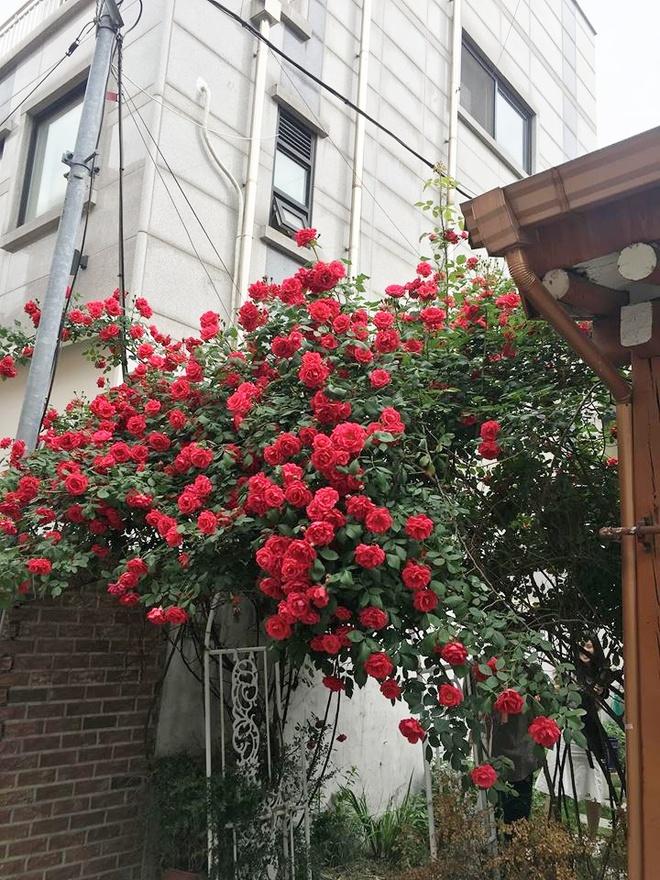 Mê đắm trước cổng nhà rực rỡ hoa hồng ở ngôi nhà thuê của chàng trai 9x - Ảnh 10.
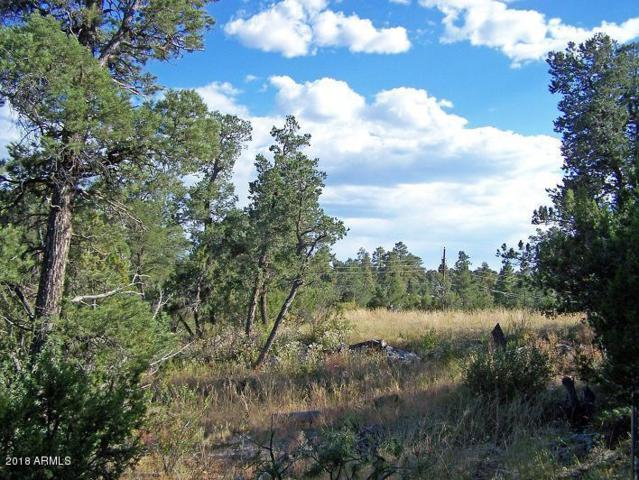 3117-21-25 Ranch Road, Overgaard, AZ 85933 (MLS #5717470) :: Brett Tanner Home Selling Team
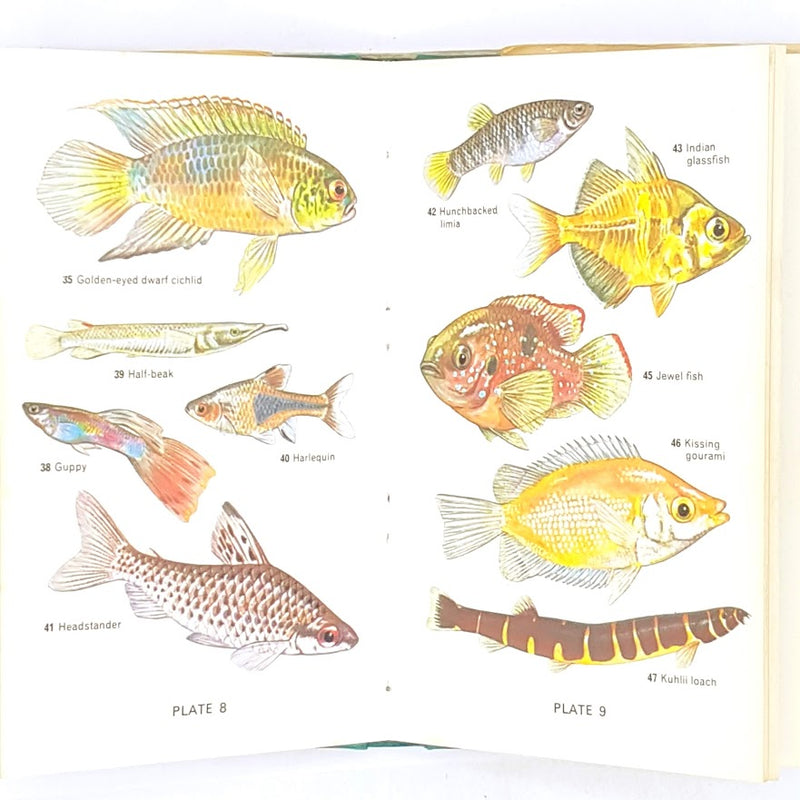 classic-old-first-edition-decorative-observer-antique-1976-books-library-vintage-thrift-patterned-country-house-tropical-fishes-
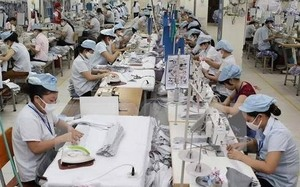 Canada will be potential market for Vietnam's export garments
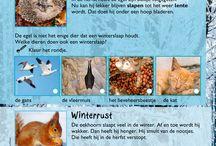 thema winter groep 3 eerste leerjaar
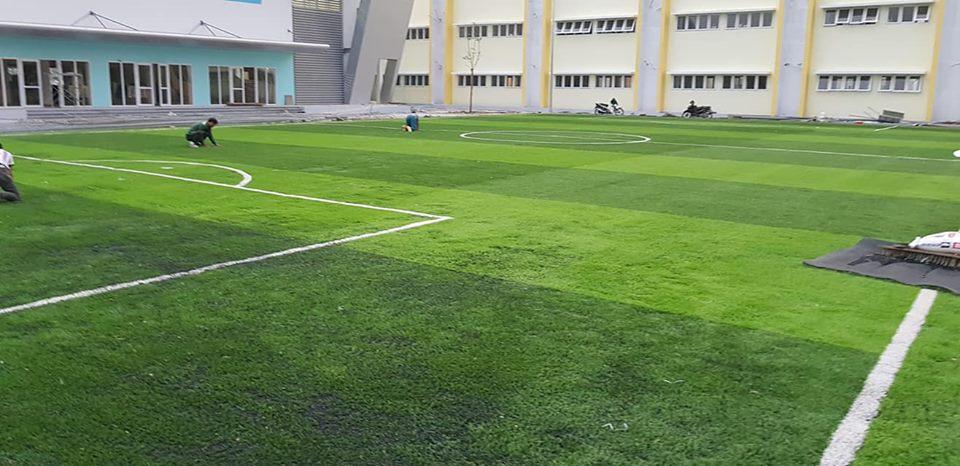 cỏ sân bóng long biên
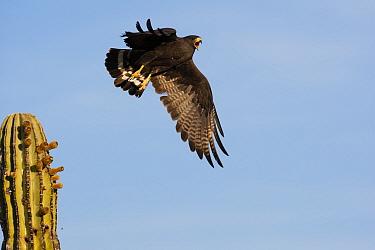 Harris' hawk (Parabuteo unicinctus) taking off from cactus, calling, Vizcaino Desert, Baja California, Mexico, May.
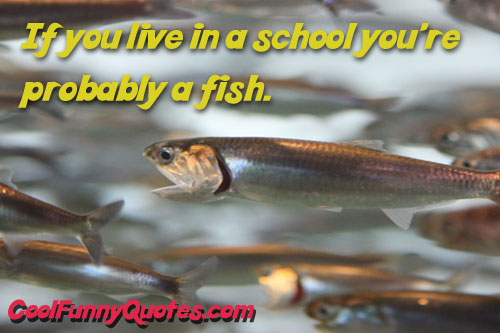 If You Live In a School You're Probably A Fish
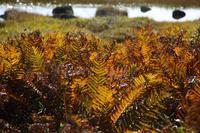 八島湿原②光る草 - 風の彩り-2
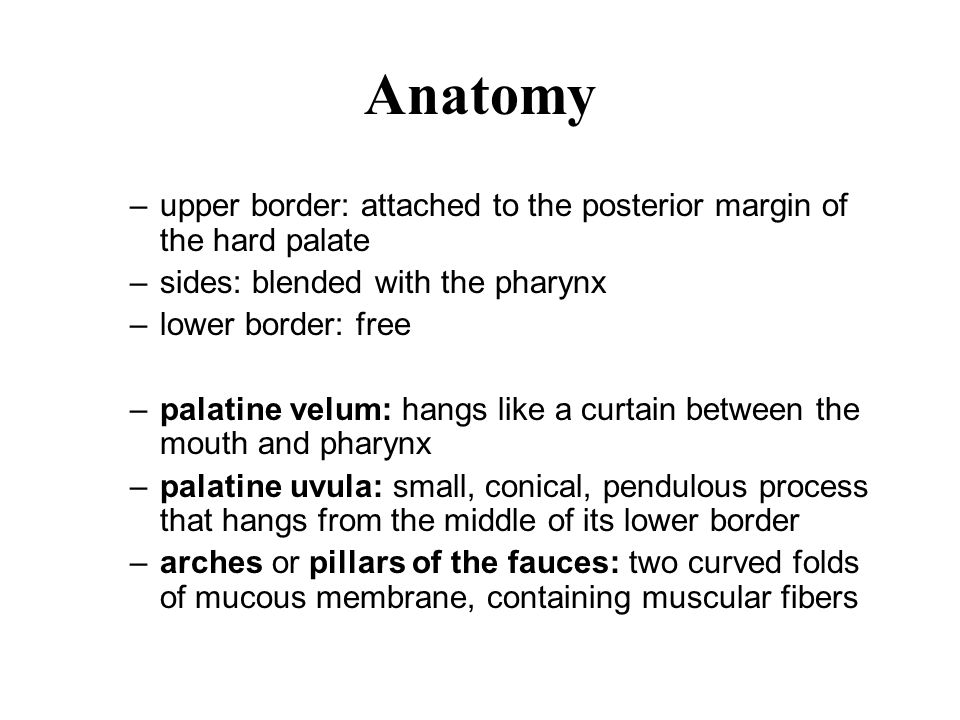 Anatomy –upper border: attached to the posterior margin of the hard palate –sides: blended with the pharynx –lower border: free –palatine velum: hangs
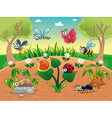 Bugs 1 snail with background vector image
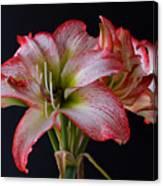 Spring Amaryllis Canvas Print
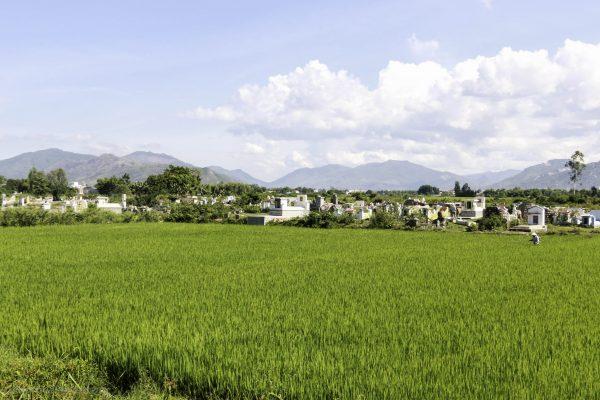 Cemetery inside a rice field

========================

Now reproduce all of the entries precisely, with no pictures in the copy.

[SOLUTION BELOW]
 Mê đắm trước cổng nhà rực rỡ hoa hồng ở ngôi nhà thuê của chàng trai 9x - Ảnh 10.
 3117-21-25 Ranch Road, Overgaard, AZ 85933 (MLS #5717470) :: Brett Tanner Home Selling Team
 classic-old-first-edition-decorative-observer-antique-1976-books-library-vintage-thrift-patterned-country-house-tropical-fishes-
 Canada will be potential market for Vietnam's export garments
 thema winter groep 3 eerste leerjaar
 cỏ sân bóng long biên
 Harris' hawk (Parabuteo unicinctus) taking off from cactus, calling, Vizcaino Desert, Baja California, Mexico, May.
 If You Live In a School You're Probably A Fish
 八島湿原②光る草 - 風の彩り-2
 Anatomy –upper border: attached to the posterior margin of the hard palate –sides: blended with the pharynx –lower border: free –palatine velum: hangs
 Bugs 1 snail with background vector image
 Spring Amaryllis Canvas Print
 Cemetery inside a rice field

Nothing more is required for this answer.